O térreo é articulado por pilotis que não obedecem uma
disposição em malha regular. Deve-se isso ao uso de uma estrutura
do tipo "bandeja", onde os pilotis térreos suportam uma laje dupla
que absorve os esforços dos pisos superiores sem transmiti-los
diretamente às colunas. Os pilotis do térreo representam o
princípio corbusiano do solo liberado para circulação e acesso,
aqui aplicado ao edifício inserido em quarteirão tradicional. Os
arquitetos contrariam o costume da época de localizar no térreo
espaços para comércio e/ou apartamentos, enquanto afirmam uma
versão moderna do conceito tradicional de piano nobile residencial
elevado do solo. No espaço livre por entre as colunas do térreo são
colocados os dois núcleos de acesso ao edifício, com entradas
sociais e de serviço (que também servem para saída e chegada da
praia), portarias, apartamento do zelador, acesso à garagem
subterrânea, play-ground e jardins. A fluência espacial por entre
formas escultóricas e encaminhamentos ajardinados lembra a
permeabilidade dos vestíbulos de acesso dos edifícios de
escritórios.
À liberdade organizativa do térreo contrapõe-se a
compartimentação dos pavimentos de apartamentos. O partido tem
formato em "U", com amplo pátio central que fornece às unidades
eficiente iluminação e ventilação, esta última auxiliada pelo
térreo aberto sob pilotis. Áreas de serviço, banheiros e
circulações comuns voltam-se para este pátio, enquanto quartos e
zonas de estar estão dispostos preferencialmente ao longo das
fachadas públicas, com vista para a rua. Ao centro, as escadarias
ovaladas atuam como elemento dinâmico de circulação, contraposto à
regularidade da planta-tipo.
Compositivamente, a planta do piso de apartamentos sugere o
uso da simetria como princípio organizativo. Desde o centro da
116
fachada maior até o pátio, é possível traçar um eixo em torno do
qual repete-se a disposição dos espaços, com poucas exceções. Do
mesmo modo, as circulações internas dos apartamentos criam uma
linha contínua que acompanha o formato em "U" do edifício e
estabelece a divisão entre os espaços de serviço e zona íntima e
social. Simetria dissimulada e fluidez modernista contrastam
planta-tipo e térreo neste edifício. É habitual o uso de simetrias
relativas na arquitetura residencial convencional da época, por
razões óbvias de economia e praticidade. Já não é tão comum seu uso
não externalizado e conjugado à modernidade dos pilotis térreos,
janelas longitudinais, quebra-sóis e ondulações de fachadas.
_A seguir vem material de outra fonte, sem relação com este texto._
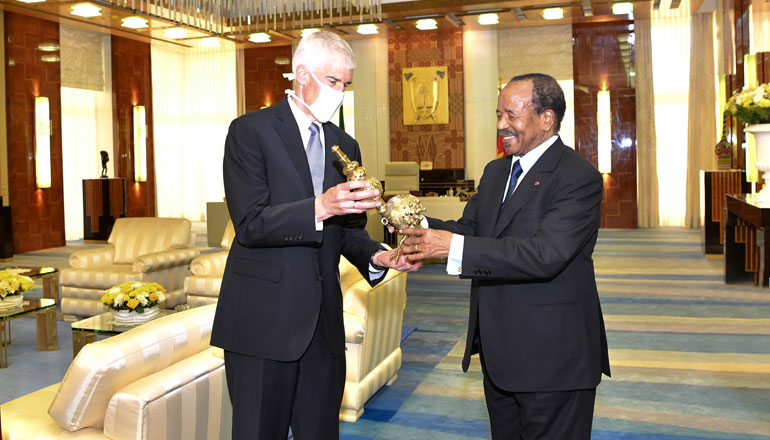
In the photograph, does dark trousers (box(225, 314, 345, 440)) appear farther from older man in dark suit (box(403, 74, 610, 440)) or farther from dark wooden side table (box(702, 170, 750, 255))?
dark wooden side table (box(702, 170, 750, 255))

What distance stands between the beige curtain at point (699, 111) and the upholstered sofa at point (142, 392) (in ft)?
45.1

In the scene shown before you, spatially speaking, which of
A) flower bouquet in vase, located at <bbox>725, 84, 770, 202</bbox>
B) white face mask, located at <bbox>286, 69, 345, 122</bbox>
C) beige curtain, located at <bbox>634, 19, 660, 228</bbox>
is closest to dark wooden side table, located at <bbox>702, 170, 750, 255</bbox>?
flower bouquet in vase, located at <bbox>725, 84, 770, 202</bbox>

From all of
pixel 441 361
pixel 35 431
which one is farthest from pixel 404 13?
pixel 35 431

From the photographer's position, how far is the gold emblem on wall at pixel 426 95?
633 inches

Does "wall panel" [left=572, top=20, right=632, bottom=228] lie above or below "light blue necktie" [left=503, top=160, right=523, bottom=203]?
above

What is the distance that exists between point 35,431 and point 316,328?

Os edifícios habitacionais da zona sul do Rio representam a
exploração da temática do movimento de fachadas, surgida com o
edifício Marquês do Herval. A abordagem tornou-se mais
simplificada, em função do tema "comum" e de menor carga
representativa do edifício habitacional de quarteirão denso. O
elemento de proteção solar, fundamental na configuração formal do
edifício Marquês do Herval, nem chega a comparecer nestes
edifícios, exceção feita à grelha de concreto armado do edifício
Finúsia & D. Fátima. Prédios integrados ao tecido comum que
constitui a cidade, possuem uma individualidade menos saliente.
Isso não quer dizer que lhes sejam negadas possibilidades
expressivas, e o moldar sinuoso e inquieto das ruas que os
acompanham é a prova mais evidente disso.
O fim de uma trajetória
Em julho de 1953, com apenas 39 anos, falece Milton Roberto.
O desaparecimento repentino do inseparável companheiro desde os
tempos do concurso da A.B.I. causará profundo impacto na carreira
posterior de Marcelo, fazendo com que Maurício progressivamente
117
assuma a posição de coordenador do escritório.13 Um dos últimos
projetos elaborados pelos três irmãos foi a Escola de Mecânica de
Automóveis do SENAI, iniciada em 1954.14 A vitalidade plástica
deste edifício tornar-se-á uma espécie de testemunho final da
contribuição de Milton à produção do escritório.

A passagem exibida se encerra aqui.